PagedAttention: Efficient KV Cache management, significantly improves throughput
Continuous batching: Processes multiple requests simultaneously, better GPU utilization
High concurrency: Suitable for multi-user scenarios

Cons: Requires NVIDIA GPU, doesn't support GGUF (uses SafeTensors), more complex setup than Ollama.

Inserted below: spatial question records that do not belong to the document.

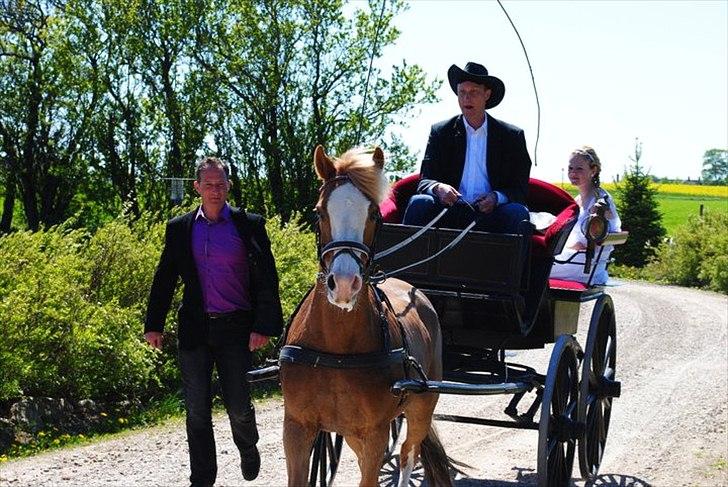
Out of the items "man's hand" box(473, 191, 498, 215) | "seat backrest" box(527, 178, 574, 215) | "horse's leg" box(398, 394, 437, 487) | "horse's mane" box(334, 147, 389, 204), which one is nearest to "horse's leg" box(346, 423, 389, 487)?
"horse's leg" box(398, 394, 437, 487)

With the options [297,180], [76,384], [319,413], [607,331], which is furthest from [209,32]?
[319,413]

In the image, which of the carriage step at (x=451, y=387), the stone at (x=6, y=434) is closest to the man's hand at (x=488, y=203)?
the carriage step at (x=451, y=387)

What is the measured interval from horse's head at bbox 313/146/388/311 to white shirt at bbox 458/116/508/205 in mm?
1847

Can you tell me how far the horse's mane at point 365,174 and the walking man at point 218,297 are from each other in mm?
1188

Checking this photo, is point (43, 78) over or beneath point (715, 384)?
over

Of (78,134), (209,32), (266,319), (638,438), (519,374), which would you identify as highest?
(209,32)

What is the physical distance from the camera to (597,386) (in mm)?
8172

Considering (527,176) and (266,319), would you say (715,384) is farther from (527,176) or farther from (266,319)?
(266,319)

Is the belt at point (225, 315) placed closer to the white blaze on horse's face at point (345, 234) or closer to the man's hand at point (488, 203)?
the white blaze on horse's face at point (345, 234)

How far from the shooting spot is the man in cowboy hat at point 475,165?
271 inches

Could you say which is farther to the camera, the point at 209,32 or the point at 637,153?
the point at 637,153

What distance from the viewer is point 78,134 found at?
2838 cm

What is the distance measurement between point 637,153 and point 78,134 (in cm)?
1933

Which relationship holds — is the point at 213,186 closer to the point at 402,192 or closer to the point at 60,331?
the point at 402,192
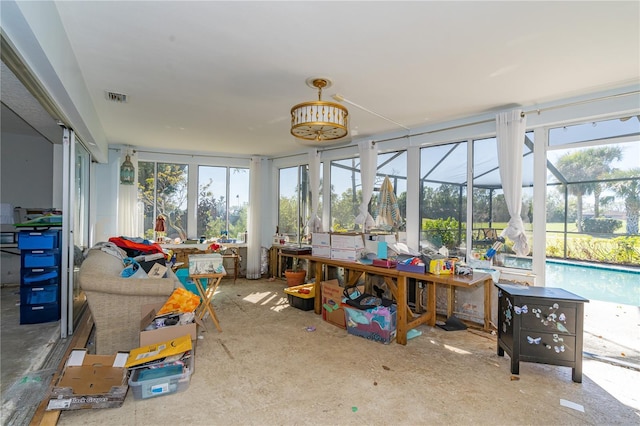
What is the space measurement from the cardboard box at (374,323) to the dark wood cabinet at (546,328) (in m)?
1.02

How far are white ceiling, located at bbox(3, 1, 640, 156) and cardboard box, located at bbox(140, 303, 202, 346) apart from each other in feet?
6.84

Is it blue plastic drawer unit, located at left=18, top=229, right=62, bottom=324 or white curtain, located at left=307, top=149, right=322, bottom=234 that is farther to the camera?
white curtain, located at left=307, top=149, right=322, bottom=234

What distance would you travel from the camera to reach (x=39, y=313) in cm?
353

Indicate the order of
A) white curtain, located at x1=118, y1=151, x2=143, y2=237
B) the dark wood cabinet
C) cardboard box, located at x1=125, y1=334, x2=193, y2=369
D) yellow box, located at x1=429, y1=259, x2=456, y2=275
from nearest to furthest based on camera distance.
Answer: cardboard box, located at x1=125, y1=334, x2=193, y2=369 < the dark wood cabinet < yellow box, located at x1=429, y1=259, x2=456, y2=275 < white curtain, located at x1=118, y1=151, x2=143, y2=237

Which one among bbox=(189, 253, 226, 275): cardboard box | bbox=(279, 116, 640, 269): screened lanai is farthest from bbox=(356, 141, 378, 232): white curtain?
bbox=(189, 253, 226, 275): cardboard box

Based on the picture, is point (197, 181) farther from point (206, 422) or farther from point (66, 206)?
point (206, 422)

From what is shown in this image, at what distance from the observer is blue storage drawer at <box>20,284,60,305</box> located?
3451 millimetres

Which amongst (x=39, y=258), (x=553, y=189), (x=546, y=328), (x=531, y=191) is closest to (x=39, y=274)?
(x=39, y=258)

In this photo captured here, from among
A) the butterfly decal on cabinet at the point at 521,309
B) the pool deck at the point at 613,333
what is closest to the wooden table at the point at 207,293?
the butterfly decal on cabinet at the point at 521,309

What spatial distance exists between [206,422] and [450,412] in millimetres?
1565

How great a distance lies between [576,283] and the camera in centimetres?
570

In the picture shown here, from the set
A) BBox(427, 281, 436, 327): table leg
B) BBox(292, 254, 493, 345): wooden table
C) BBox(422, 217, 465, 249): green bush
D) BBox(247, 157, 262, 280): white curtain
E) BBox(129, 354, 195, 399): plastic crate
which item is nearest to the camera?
BBox(129, 354, 195, 399): plastic crate

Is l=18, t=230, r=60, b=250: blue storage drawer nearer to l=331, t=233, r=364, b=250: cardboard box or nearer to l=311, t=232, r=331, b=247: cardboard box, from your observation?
l=311, t=232, r=331, b=247: cardboard box

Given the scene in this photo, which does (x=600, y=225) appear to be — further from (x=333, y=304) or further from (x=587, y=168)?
(x=333, y=304)
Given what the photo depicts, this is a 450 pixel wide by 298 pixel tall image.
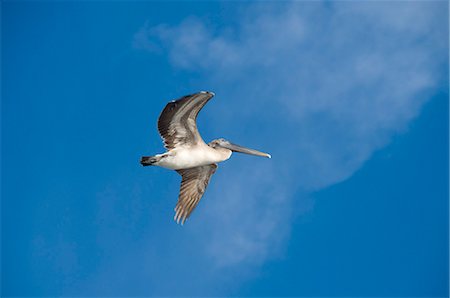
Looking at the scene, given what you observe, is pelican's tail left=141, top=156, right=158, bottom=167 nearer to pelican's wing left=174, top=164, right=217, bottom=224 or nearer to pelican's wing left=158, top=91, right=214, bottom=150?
pelican's wing left=158, top=91, right=214, bottom=150

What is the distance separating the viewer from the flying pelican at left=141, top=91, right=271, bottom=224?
1802cm

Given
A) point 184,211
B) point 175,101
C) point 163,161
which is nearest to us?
point 175,101

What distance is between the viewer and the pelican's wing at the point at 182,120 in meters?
17.6

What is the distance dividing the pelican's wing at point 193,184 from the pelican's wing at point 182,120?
160 cm

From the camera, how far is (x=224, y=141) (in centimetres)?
2045

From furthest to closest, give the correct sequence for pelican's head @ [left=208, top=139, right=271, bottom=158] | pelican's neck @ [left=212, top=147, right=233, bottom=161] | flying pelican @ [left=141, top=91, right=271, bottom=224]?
pelican's head @ [left=208, top=139, right=271, bottom=158] → pelican's neck @ [left=212, top=147, right=233, bottom=161] → flying pelican @ [left=141, top=91, right=271, bottom=224]

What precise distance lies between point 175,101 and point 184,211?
414 centimetres

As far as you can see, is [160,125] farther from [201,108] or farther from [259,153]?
[259,153]

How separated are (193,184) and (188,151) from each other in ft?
5.83

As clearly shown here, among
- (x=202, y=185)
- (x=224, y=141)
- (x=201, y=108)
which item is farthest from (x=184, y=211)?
(x=201, y=108)

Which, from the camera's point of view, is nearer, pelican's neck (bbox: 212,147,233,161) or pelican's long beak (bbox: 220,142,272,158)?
pelican's neck (bbox: 212,147,233,161)

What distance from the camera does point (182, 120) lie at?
60.9 feet

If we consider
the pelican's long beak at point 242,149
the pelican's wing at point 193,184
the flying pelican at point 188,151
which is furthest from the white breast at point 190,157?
the pelican's wing at point 193,184

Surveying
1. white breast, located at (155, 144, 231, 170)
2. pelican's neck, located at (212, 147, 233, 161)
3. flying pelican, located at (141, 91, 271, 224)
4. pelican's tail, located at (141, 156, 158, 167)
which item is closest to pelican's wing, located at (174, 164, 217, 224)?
flying pelican, located at (141, 91, 271, 224)
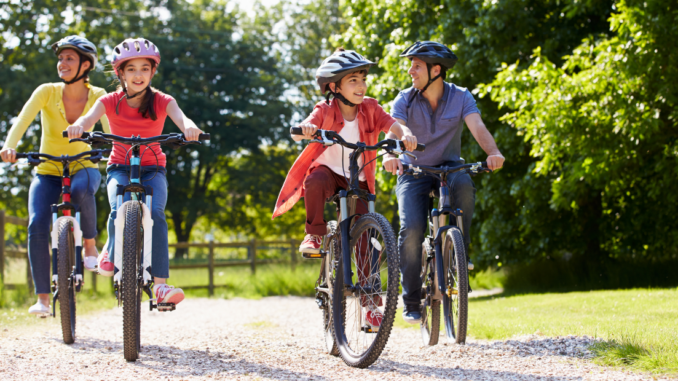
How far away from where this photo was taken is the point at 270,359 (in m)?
4.50

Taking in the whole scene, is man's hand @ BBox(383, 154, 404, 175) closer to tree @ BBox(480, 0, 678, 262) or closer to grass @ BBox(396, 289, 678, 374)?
grass @ BBox(396, 289, 678, 374)

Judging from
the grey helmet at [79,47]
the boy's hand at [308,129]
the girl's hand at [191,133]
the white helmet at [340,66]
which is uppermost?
the grey helmet at [79,47]

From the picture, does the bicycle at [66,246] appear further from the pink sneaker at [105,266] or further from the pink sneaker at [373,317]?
the pink sneaker at [373,317]

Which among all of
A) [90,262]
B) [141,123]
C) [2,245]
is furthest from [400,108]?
[2,245]

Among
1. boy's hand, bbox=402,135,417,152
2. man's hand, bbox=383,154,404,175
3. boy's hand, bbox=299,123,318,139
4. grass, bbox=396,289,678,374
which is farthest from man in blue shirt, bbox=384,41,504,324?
grass, bbox=396,289,678,374

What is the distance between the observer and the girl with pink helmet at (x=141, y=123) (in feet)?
14.6

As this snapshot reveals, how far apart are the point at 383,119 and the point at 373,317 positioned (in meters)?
1.43

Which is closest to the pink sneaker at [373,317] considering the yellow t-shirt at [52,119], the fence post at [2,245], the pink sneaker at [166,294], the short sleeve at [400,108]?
the pink sneaker at [166,294]

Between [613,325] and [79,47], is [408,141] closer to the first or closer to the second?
[613,325]

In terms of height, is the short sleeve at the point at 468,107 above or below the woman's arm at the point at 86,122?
above

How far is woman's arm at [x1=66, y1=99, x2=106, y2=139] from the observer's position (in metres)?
4.23

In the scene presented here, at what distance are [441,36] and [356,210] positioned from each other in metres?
9.14

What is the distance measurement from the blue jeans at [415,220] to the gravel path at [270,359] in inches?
18.5

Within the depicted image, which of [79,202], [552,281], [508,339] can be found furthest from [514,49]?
[79,202]
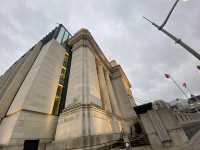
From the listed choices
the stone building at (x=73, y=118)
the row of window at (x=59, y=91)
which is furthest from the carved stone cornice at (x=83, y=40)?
the row of window at (x=59, y=91)

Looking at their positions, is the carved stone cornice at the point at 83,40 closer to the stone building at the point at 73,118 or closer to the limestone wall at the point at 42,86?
the stone building at the point at 73,118

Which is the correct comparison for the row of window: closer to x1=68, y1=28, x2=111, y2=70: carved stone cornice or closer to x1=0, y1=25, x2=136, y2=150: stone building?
x1=0, y1=25, x2=136, y2=150: stone building

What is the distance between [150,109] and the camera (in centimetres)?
684

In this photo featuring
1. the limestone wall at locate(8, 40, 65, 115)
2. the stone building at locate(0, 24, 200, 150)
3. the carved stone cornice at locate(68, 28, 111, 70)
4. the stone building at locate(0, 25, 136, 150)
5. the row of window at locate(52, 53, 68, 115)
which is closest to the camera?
the stone building at locate(0, 24, 200, 150)

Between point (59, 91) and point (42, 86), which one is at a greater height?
point (59, 91)

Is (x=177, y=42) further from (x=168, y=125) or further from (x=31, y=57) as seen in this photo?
(x=31, y=57)

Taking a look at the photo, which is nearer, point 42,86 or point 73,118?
point 73,118

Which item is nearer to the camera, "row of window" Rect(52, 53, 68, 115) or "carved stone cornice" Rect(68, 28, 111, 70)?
"row of window" Rect(52, 53, 68, 115)

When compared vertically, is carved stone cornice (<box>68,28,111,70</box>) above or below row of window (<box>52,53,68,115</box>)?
above

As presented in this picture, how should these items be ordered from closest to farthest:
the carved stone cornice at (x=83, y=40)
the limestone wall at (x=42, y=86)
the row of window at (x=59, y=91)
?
the limestone wall at (x=42, y=86) → the row of window at (x=59, y=91) → the carved stone cornice at (x=83, y=40)

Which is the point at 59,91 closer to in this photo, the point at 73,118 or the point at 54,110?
the point at 54,110

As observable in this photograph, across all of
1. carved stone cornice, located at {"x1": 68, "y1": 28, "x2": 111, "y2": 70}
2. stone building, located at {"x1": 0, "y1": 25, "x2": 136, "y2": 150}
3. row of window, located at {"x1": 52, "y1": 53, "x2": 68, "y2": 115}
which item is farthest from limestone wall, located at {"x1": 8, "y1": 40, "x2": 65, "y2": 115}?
carved stone cornice, located at {"x1": 68, "y1": 28, "x2": 111, "y2": 70}

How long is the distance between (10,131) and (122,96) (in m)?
22.9

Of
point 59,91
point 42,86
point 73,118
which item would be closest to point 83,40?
point 59,91
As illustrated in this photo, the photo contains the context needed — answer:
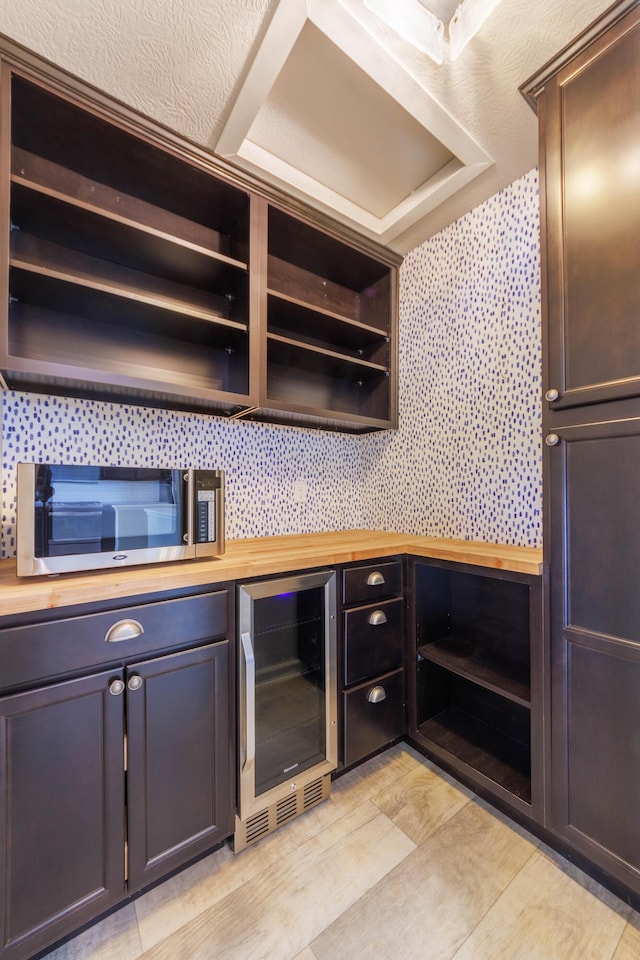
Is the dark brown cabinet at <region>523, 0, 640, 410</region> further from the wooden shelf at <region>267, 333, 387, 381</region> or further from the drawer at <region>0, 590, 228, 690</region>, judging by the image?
the drawer at <region>0, 590, 228, 690</region>

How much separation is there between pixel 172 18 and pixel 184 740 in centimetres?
215

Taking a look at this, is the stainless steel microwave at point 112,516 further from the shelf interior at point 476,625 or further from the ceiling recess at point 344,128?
the ceiling recess at point 344,128

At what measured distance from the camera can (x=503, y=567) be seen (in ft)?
4.57

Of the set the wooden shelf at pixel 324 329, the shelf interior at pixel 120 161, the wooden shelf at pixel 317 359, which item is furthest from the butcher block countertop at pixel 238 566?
the shelf interior at pixel 120 161

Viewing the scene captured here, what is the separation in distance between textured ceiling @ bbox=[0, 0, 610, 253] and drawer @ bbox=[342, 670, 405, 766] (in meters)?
2.28

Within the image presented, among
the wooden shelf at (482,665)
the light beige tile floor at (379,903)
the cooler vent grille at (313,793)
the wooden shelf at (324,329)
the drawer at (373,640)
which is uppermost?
the wooden shelf at (324,329)

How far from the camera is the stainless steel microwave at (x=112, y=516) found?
3.42 feet

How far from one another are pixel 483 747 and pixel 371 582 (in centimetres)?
87

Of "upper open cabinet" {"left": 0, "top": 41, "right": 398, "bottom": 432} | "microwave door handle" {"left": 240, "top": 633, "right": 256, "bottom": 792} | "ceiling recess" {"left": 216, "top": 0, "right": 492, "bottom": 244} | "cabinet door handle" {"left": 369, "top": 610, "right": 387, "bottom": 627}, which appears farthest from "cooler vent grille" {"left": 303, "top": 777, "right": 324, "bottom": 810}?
"ceiling recess" {"left": 216, "top": 0, "right": 492, "bottom": 244}

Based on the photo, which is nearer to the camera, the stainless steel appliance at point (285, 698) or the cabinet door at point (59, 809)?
the cabinet door at point (59, 809)

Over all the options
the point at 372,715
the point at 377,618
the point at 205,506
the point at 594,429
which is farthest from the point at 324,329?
the point at 372,715

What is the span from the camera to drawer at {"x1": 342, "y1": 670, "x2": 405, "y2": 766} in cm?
159

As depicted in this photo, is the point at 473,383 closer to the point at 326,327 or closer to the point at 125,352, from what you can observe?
the point at 326,327

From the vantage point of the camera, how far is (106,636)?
1.06 metres
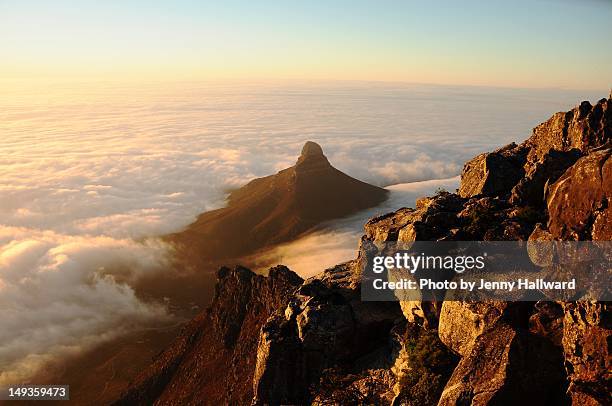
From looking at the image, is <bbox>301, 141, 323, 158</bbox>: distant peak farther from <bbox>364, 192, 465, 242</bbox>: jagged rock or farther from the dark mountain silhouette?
<bbox>364, 192, 465, 242</bbox>: jagged rock

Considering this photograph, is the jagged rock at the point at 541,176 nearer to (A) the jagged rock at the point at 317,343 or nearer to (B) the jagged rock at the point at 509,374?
Answer: (A) the jagged rock at the point at 317,343

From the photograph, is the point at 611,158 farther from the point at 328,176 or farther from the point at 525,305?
the point at 328,176

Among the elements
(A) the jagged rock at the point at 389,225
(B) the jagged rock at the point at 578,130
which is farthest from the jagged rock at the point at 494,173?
(A) the jagged rock at the point at 389,225

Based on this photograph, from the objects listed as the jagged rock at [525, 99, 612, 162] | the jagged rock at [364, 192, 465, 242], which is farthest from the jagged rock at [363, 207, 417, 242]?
the jagged rock at [525, 99, 612, 162]

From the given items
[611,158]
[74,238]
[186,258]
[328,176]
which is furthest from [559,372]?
[74,238]

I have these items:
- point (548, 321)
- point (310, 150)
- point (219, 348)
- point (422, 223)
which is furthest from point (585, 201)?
point (310, 150)
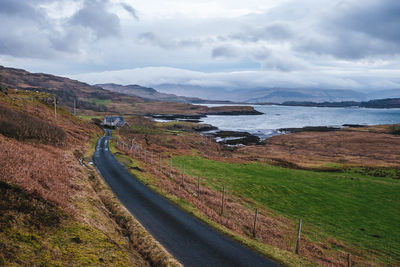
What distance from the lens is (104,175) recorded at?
32938mm

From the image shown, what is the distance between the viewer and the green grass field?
2781 cm

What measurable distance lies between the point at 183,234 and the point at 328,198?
29.3 metres

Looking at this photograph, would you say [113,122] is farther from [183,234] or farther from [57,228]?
[57,228]

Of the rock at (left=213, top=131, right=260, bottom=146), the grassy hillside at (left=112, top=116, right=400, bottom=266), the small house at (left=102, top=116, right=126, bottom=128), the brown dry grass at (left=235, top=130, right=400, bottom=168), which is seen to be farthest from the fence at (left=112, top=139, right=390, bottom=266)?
the small house at (left=102, top=116, right=126, bottom=128)

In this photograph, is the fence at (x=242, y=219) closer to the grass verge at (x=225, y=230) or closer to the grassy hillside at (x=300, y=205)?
the grassy hillside at (x=300, y=205)

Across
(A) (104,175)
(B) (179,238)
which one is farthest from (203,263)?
(A) (104,175)

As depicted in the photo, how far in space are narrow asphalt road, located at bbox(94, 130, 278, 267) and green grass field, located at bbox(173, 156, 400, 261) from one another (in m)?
13.1

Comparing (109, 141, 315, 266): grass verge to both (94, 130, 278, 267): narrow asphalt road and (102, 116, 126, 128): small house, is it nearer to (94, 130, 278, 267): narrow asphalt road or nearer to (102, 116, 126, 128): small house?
(94, 130, 278, 267): narrow asphalt road

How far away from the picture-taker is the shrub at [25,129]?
33.0m

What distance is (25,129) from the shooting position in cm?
3556

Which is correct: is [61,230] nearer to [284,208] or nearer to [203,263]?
[203,263]

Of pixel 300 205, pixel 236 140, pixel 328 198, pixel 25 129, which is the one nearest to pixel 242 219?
pixel 300 205

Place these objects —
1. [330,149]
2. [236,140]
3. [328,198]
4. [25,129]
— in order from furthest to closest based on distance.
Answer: [236,140] → [330,149] → [328,198] → [25,129]

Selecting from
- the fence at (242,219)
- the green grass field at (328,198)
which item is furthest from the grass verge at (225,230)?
the green grass field at (328,198)
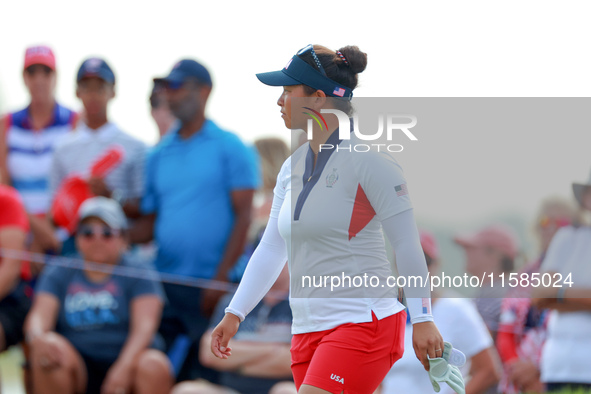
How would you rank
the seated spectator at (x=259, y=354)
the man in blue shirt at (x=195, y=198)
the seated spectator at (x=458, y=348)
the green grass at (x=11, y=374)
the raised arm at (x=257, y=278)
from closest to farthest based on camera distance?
the raised arm at (x=257, y=278) → the seated spectator at (x=458, y=348) → the seated spectator at (x=259, y=354) → the man in blue shirt at (x=195, y=198) → the green grass at (x=11, y=374)

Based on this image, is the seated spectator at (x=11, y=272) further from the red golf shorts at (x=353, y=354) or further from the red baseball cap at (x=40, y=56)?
the red golf shorts at (x=353, y=354)

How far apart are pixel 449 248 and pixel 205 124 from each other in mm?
2079

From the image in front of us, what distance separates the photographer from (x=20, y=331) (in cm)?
633

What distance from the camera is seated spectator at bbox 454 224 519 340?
628 cm

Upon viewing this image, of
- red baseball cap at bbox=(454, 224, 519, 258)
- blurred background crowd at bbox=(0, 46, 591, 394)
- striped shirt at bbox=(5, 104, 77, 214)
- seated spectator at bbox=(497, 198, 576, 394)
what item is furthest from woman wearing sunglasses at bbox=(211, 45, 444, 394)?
striped shirt at bbox=(5, 104, 77, 214)

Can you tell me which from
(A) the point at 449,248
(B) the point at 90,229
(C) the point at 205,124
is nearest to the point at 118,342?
(B) the point at 90,229

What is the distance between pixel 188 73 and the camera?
20.5ft

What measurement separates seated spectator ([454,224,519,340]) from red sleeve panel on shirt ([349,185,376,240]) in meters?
3.25

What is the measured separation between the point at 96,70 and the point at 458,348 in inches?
142

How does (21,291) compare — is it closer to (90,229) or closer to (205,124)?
(90,229)

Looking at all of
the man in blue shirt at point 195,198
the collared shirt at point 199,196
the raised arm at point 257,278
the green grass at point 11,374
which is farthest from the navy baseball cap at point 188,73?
the green grass at point 11,374

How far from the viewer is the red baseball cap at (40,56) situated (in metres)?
7.16

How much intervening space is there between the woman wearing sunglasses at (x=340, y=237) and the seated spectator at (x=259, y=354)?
2.01 metres

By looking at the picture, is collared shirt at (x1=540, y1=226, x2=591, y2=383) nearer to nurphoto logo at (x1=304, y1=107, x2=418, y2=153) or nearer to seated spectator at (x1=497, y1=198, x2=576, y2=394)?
seated spectator at (x1=497, y1=198, x2=576, y2=394)
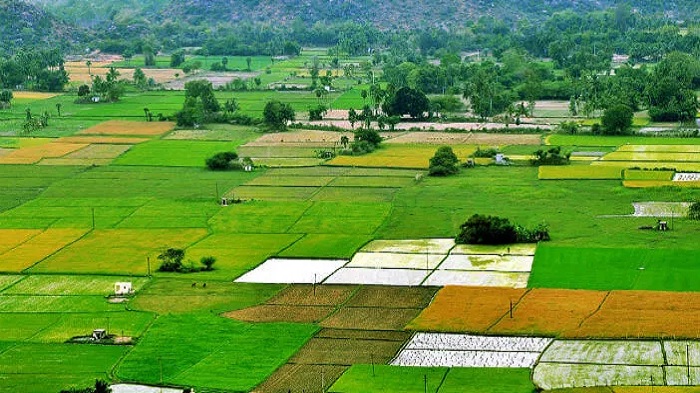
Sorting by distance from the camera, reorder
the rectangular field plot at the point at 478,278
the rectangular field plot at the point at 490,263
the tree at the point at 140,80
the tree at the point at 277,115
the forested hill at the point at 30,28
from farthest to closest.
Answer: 1. the forested hill at the point at 30,28
2. the tree at the point at 140,80
3. the tree at the point at 277,115
4. the rectangular field plot at the point at 490,263
5. the rectangular field plot at the point at 478,278

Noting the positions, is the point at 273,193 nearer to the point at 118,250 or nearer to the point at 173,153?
the point at 118,250

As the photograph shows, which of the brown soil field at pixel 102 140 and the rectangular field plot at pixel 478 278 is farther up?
the brown soil field at pixel 102 140

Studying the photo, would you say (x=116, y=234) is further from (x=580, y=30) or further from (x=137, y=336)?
(x=580, y=30)

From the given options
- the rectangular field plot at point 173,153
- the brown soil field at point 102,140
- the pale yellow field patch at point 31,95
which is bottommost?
the rectangular field plot at point 173,153

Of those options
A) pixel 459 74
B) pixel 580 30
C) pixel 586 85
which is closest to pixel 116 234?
pixel 586 85

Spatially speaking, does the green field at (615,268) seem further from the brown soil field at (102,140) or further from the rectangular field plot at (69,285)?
the brown soil field at (102,140)

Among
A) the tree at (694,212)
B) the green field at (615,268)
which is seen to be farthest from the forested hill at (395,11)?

4. Text Generation Inference (TGI)

By Hugging Face, similar positioning to vLLM.

docker run --gpus all \
  -p 8080:80 \
  ghcr.io/huggingface/text-generation-inference \
  --model-id meta-llama/Llama-3.1-8B-Instruct

Pros: Easy Docker deployment, good Hugging Face ecosystem integration. Cons: Also requires NVIDIA GPU.

Solution Comparison

	Ollama	llama-server	vLLM	TGI
Setup difficulty	Minimal	Simple	Medium	Medium
Model format	GGUF	GGUF	SafeTensors	SafeTensors
GPU support	Multi-platform	Multi-platform	NVIDIA	NVIDIA
CPU support	Yes	Yes	No	No
Concurrency	Basic	Basic	Excellent	Excellent
Continuous batching	No	No	Yes	Yes
Best for	Dev/personal use	Lightweight deploy	Production	Production

Code Integration

All these services are compatible with the OpenAI SDK — the code is nearly identical:

Python

from openai import OpenAI

# Switch backends by changing base_url
client = OpenAI(
    base_url="http://localhost:11434/v1",  # Ollama
    # base_url="http://localhost:8080/v1",  # llama-server
    # base_url="http://localhost:8000/v1",  # vLLM
    api_key="not-needed"
)

response = client.chat.completions.create(
    model="llama3.1:8b",
    messages=[
        {"role": "system", "content": "You are a helpful assistant."},
        {"role": "user", "content": "Implement binary search in Python"}
    ],
    temperature=0.3
)

print(response.choices[0].message.content)

TypeScript

import OpenAI from 'openai';

const client = new OpenAI({
  baseURL: 'http://localhost:11434/v1',
  apiKey: 'not-needed',
});

const stream = await client.chat.completions.create({
  model: 'llama3.1:8b',
  messages: [{ role: 'user', content: 'Explain async/await' }],
  stream: true,
});

for await (const chunk of stream) {
  process.stdout.write(chunk.choices[0]?.delta?.content || '');
}

Streaming

Streaming output is important for user experience — no need to wait for the full response:

stream = client.chat.completions.create(
    model="llama3.1:8b",
    messages=[{"role": "user", "content": "Write a poem"}],
    stream=True
)

for chunk in stream:
    content = chunk.choices[0].delta.content
    if content:
        print(content, end="", flush=True)

Production Considerations

If you plan to use local models in production, also consider:

Load balancing: Multiple model instances behind Nginx or Caddy.

Health checks: Regularly verify the inference service is alive.

Request queuing: LLM inference is slow; you need proper queuing and timeout mechanisms.

Monitoring: Track GPU utilization, inference latency, and memory usage.

Security: Don't expose the inference API directly to the internet. Add authentication and rate limiting.

Key Takeaways

The OpenAI-compatible API is the standard interface. All major local inference tools support it, keeping migration costs minimal.
Ollama is great for development and personal use, vLLM for production environments. Choose based on your needs.
Code integration just requires changing base_url — use OpenAI SDKs to connect to local models with zero switching cost.
Production deployment needs load balancing, monitoring, and security — not just getting the model running.